The DMZ, a startup incubator based at Ryerson University, announced last week that companies established by its participants have collectively raised a total of $1-billion from investors since the program launched in 2010.
The milestone comes as the non-profit goes through its own transformation. The DMZ announced earlier this year it would narrow its focus and concentrate on early-stage companies, saying that the market was becoming crowded for accelerators helping mid-stage companies achieve scale.
The DMZ incubator program lasts 18 months, and has 10 to 15 startups. Applications are not limited to Ryerson students. The curriculum includes business coaching, financial management support and networking with potential investors.
The Globe and Mail spoke with Abdullah Snobar, the executive director of the DMZ, about the program’s milestone, recent changes and how the pandemic has changed the game for organizations supporting startups.
What’s significant about hitting $1-billion in collective fundraising?
I think this speaks to the strength of the startups in the Canadian ecosystem. This number, amongst many other fundraises that have happened across the country, are just a good sign there’s a lot more to come and Canada has quite a bit to offer. This is the beginning.
A lot of that $1-billion is concentrated in a handful of very successful companies. The top five – Borrowell, Snapcommerce, Sensibill, Ada Support and Flybits – got investments of more than half a billion dollars together. Is this a case of having just a few success stories?
I think the number is actually reflective of what you would typically see in terms of rates of success. We think it’s actually a fantastic number over all: 194 of our companies, from 500 total, have actually been able to raise, and have been doing well. Not that the other companies have not done well, they just haven’t necessarily raised to that extent. It’s the nature of how, typically, fundraising happens.
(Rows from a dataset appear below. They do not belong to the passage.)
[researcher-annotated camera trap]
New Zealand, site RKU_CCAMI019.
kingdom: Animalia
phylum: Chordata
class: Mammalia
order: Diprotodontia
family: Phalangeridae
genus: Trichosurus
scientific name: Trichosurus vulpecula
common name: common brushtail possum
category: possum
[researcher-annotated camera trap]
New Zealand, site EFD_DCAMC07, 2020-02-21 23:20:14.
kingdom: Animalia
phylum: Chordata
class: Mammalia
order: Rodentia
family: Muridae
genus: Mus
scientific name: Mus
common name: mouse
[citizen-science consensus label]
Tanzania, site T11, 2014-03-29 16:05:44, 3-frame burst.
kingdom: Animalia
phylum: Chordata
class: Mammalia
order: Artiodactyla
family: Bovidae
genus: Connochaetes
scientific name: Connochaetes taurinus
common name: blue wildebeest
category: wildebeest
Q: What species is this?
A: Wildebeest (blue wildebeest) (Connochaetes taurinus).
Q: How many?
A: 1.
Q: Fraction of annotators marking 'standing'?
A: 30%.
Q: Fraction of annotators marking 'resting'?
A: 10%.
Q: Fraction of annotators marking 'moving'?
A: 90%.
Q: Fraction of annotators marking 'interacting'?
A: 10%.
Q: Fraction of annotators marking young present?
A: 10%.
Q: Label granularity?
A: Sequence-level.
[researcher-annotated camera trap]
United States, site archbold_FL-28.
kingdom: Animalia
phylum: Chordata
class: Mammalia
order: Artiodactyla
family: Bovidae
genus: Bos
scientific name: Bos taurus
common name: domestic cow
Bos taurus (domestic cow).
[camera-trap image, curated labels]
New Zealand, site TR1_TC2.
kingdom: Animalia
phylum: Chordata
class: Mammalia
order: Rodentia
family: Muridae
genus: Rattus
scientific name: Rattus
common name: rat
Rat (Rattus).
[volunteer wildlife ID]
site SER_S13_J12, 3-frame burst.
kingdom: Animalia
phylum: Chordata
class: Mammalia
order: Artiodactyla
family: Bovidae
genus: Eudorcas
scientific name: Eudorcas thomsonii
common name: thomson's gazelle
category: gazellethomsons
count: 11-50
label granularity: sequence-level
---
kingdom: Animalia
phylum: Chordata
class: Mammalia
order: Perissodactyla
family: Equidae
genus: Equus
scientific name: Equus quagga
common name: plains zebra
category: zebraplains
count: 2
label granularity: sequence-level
The DMZ recently announced it was going to focus on the earliest-stage companies, not those scaling up and raising millions of dollars. Why the change?
The DMZ had everything. We did really early, we did early, we did what we called our accelerator program, which was focusing on later-stage companies. We have a very saturated market of scale-up programs now. Everybody wants to do a program for growing companies, but everyone is forgetting about the early-stage companies and how to get them the right resources they need to get them up on their feet and get started. In 2020, in the beginning of the pandemic, we actually saw a 35-per-cent increase in applications for our incubator program. That gave us a signal that the environment’s shifting a bit.
With everything going remote and virtual, does it get harder to attract entrepreneurs to your program? Is your competition now global?
I think it actually goes to the exact opposite. What it means is that we become a gateway for people wanting to enter the North American market. Whether it’s now, or post-COVID. They’re preparing themselves and Toronto, or Canada, becomes the launching pad for doing that. We’ve been able to open up further opportunities for Canadians that want to go abroad as well, to expand out into different markets virtually for the time being. We don’t see this as much of a challenge as an opportunity.
How do you attract companies to Canada when they could, say, just go to the United States, where a lot more funding might be available to them?
It’s just a big message that you’re looking at a country that is small in size of population, but is able to pack a heavy punch in its talent and its people and its universities and its entire ecosystem. Its values, its diversity all play a big part in these things. I think people don’t realize how much weight the idea of being located in the most diverse city in the world, for example, and going to some of the top-tier universities and getting access to a highly educated population can actually leverage.
This interview has been edited and condensed.